Your task: Please continue the news article about India's approval of a children's HIV drug, picking up after its final paragraph.

Source document:
^^^^

After Months of Stock-outs, Regulator Clears Crucial HIV Drug For Children
After Months of Stock-outs, Regulator Clears Crucial HIV Drug For Children
Even adults cannot miss their anti retroviral treatment (ART), as it leads to the body building a resistance to the medicine, soon rendering it ineffective.

New Delhi: There is some relief on the cards for the millions of children living with HIV (CLHIV) in India as the central drug authority has approved the registration of a child friendly pellet formulation, from pharmaceutical company Cipla. The approval, crucially, opens up supplies from Cipla to the National AIDS Control Organisation (NACO), after months of unavailability of medicines for children.

Cipla had stopped selling the previous syrup formulation for children to the NACO, saying it had not received payment from the government. This came to light when, on March 3, the Delhi Network of Positive People (DNP+) sent a letter signed by over 600 children, aged 3 to 19, to Prime Minister Narendra Modi and Union health minister JP Nadda, asking for help as they ran out of the lifesaving drug. As Cipla is the only manufacturer of the syrup, it had disappeared from the market.

The letter read, “Cipla has in various forums cited delay in payments by the national programme for the HIV medicines by several years and even non-payment of its dues in many cases.”

On-time treatment of children is crucial. As a statement by Médecins Sans Frontières (MSF) points out, “HIV infection progresses more quickly in children than adults. The younger the children are, the higher is the risk of dying of HIV. Globally, one in every 10 HIV related death is of a child which can be easily prevented if the children are started early on treatment.”

^^^^

Material supplied:
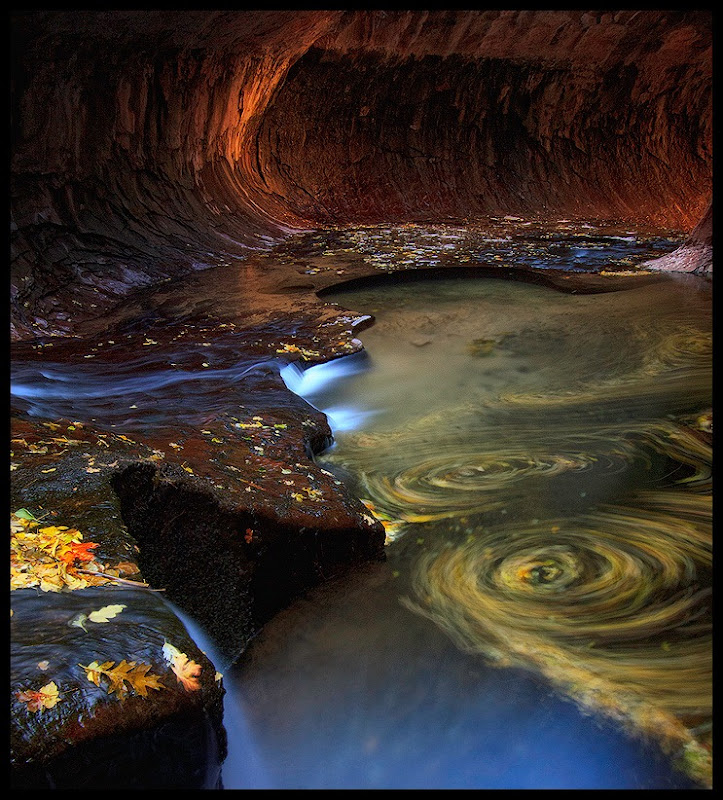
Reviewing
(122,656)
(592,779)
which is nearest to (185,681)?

^^^^

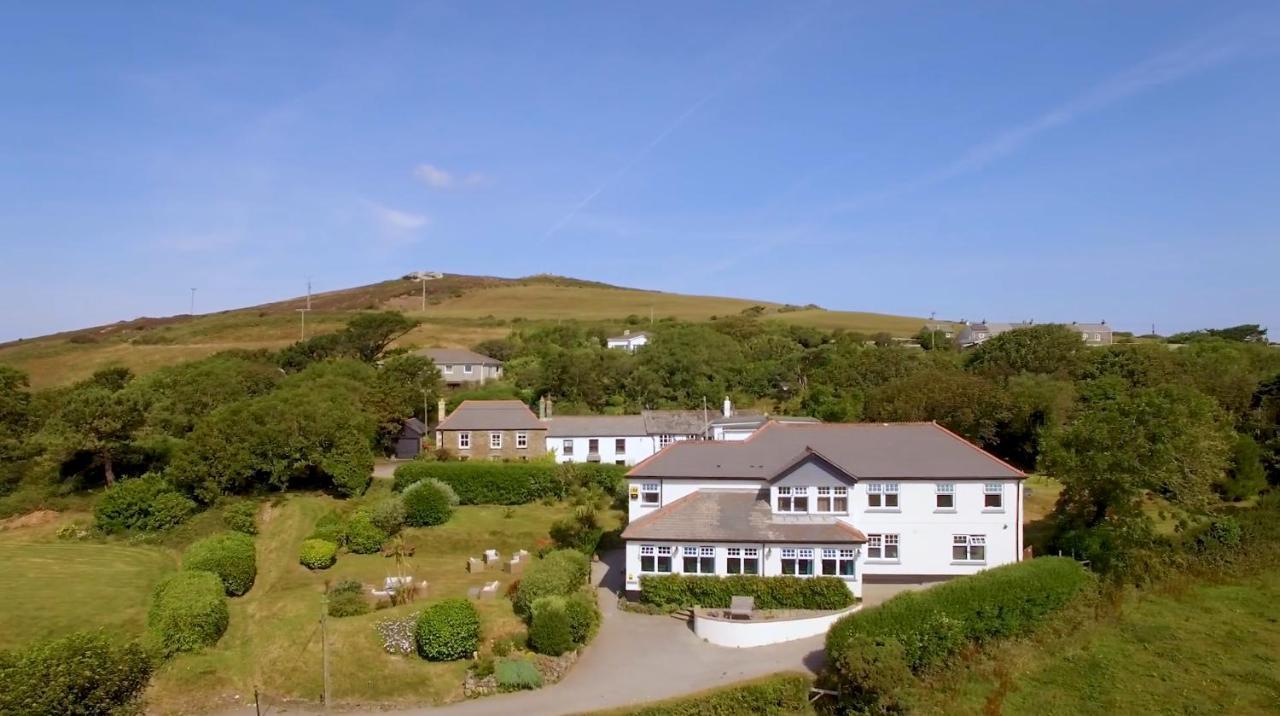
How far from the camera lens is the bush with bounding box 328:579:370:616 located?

^^^^

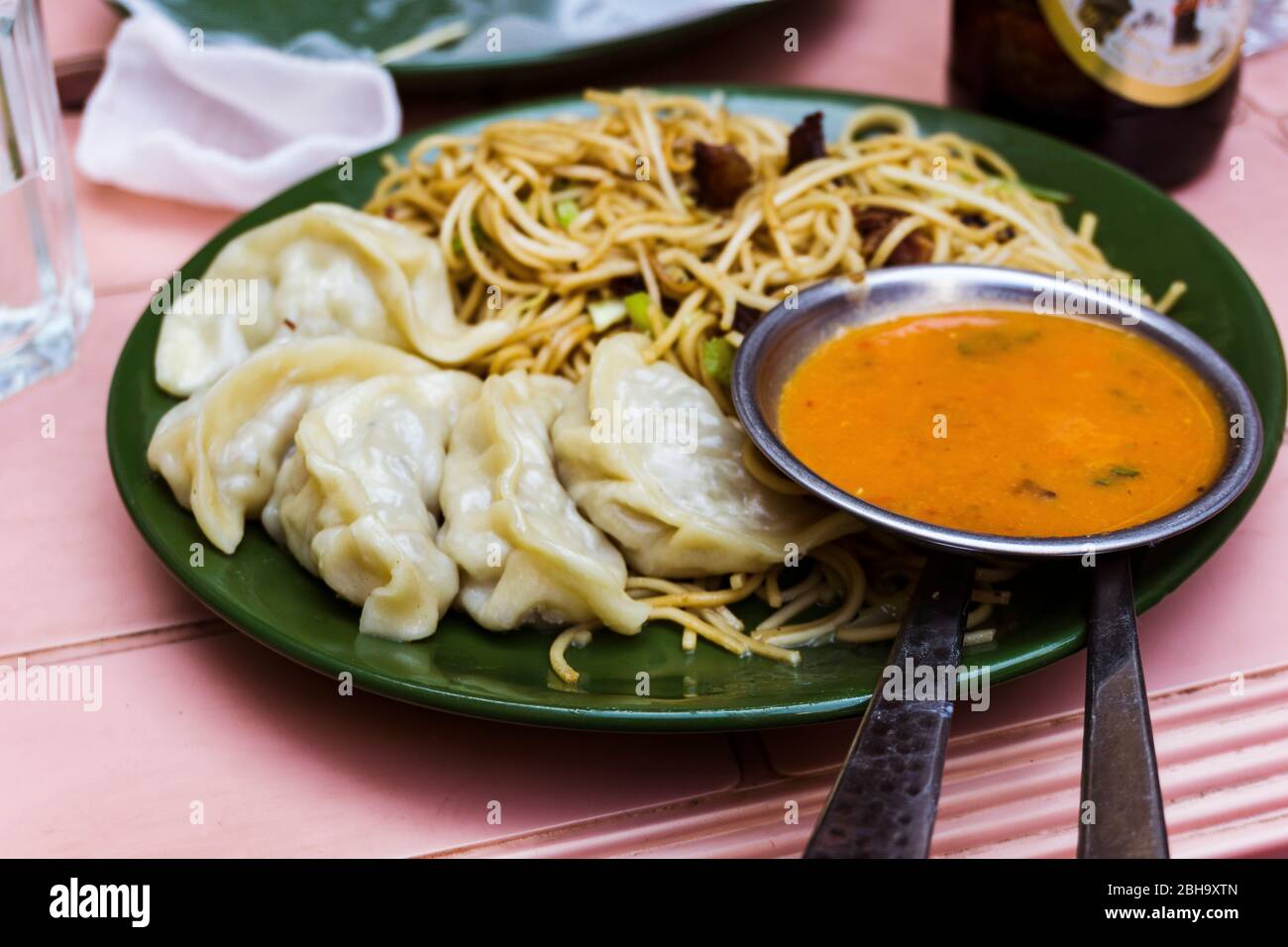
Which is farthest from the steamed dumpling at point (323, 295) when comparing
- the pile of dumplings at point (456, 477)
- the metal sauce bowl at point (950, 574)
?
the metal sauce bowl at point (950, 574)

^^^^

Written answer:
Even adults cannot miss their anti retroviral treatment (ART), as it leads to the body building a resistance to the medicine, soon rendering it ineffective.

Figures from as far back as 2007 say that there are 2.1 million children in India living with HIV. Paediatric HIV treatments are globally neglected, however, Cipla is manufacturing and supplying pellet drugs in countries across Africa, with tentative approval from the US Food and Drug Administration.

On May 25, an expert committee of the Central Drugs Standard Control Organization (CDSCO) finally granted approval in India, to the pellet formulation of the HIV drug lopinavir/ritonavir (LPV/r), seen as heat stable and easy to administer, especially compared to the previous formulation of a syrup, which children reportedly found to distasteful to swallow or would spit out. Its 40% alcohol content also needed careful cold-chain transport.

Lopinavir is an essential first line medicine for infants, as recommended by the World Health Organisation in 2013. Adults consume it in the form of a whole pill, which children cannot take. This pellet can be sprinkled over food, making it simpler to ensure that children take their ART on time.